As they milled around the library’s front staircase, Hill Regional Career High School students Jaylin Ambrose-Cooper, Imani Bryan and Adnan Rizal all agreed. “I feel like they’re trying to limit our potential,” Bryan said. Keeping one eye on the library’s steps, they watched as peers assembled with their signs, rearranging words to build sentences.
With a drumroll before each, words went up in the air, spelling out warnings like The Freedom To Read Is Essential To Our Democracy and Enforcement Of Orthodoxy Diminishes The Resilience Of Society over Elm Street.
Standing close to the curb, Metropolitan Business Academy Librarian Charline Cupole cheered them on. A 15-year veteran at the school, Cupole has made the library into many things for Metro’s diverse student population, including a sanctuary, a study-ready refuge, and makerspace with sewing machines and art supplies, many of which come from repurposed scraps of material.
When she hears about book bans at schools across the country, “it feels like a sci-fi movie,” she said. “It just feels really sad and scary. Like … how did we get here?”
As students marched from the NHFPL to the Beinecke, Co-Op senior Destiny White joined Thanes and Michaud on the sidewalk, each of them taking the Flamer poster for a few minutes at a time. As they rounded the bend from College Street onto Wall, the reds and oranges seemed to dance, explosive as they hovered over the slate gray of the surrounding plaza.

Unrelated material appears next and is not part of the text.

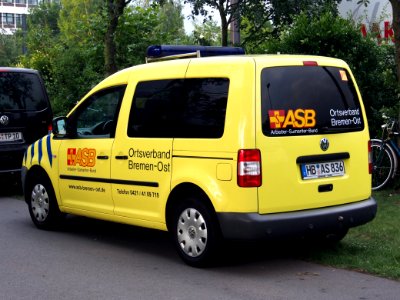 Volkswagen ASB ambulance, Bremen pic1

As the drumline attracted a crowd, students watched, signs held high in the air. White, who is studying visual arts at Co-Op, said that she worries for the future of reading and literacy in New Haven and across the nation when she hears about book bans. Currently, she’s reading Jennette McCurdy’s I’m Glad My Mom Died, and doesn’t want to imagine a world where it would be snatched out of her hands.
When her mind turns to book bans, “I think it’s disgraceful!” she said.